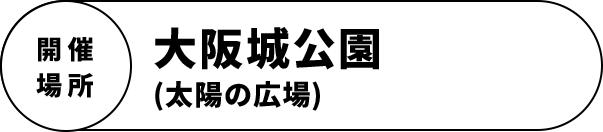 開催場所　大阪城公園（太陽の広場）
* * *
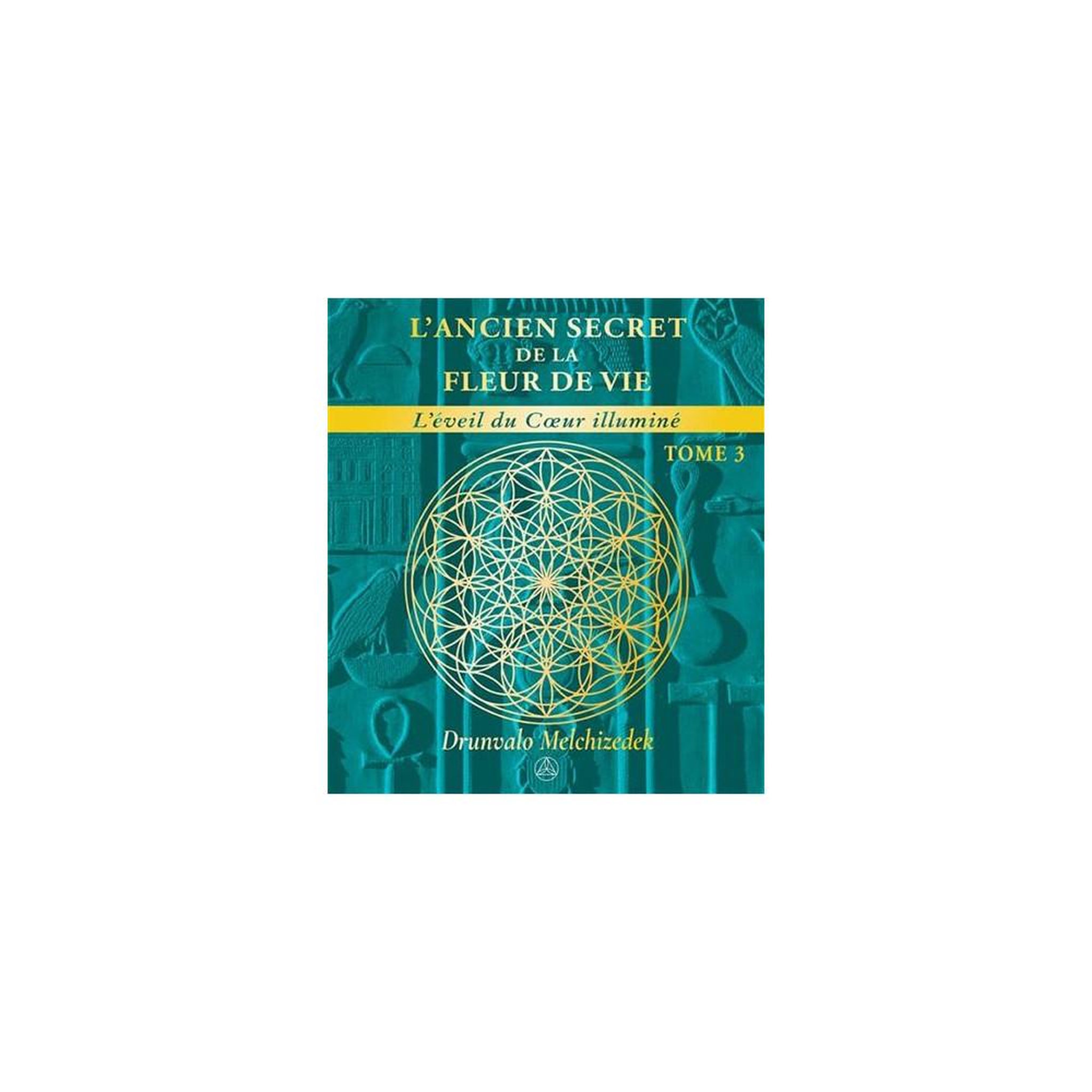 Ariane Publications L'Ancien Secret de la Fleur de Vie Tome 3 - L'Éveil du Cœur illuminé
---
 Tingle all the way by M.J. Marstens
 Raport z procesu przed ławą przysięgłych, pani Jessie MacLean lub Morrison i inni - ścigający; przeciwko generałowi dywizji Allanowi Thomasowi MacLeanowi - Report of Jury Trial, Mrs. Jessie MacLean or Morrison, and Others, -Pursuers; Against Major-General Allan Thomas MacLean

▶ **Exercise goal**:
Restate word for word the entries above, starting at the line with "Tingle all the way by M.J. Marstens" and ending at the line with "Raport z procesu", inclusive, and no others.

▶ **Result of the exercise**:
 Tingle all the way by M.J. Marstens
 Raport z procesu przed ławą przysięgłych, pani Jessie MacLean lub Morrison i inni - ścigający; przeciwko generałowi dywizji Allanowi Thomasowi MacLeanowi - Report of Jury Trial, Mrs. Jessie MacLean or Morrison, and Others, -Pursuers; Against Major-General Allan Thomas MacLean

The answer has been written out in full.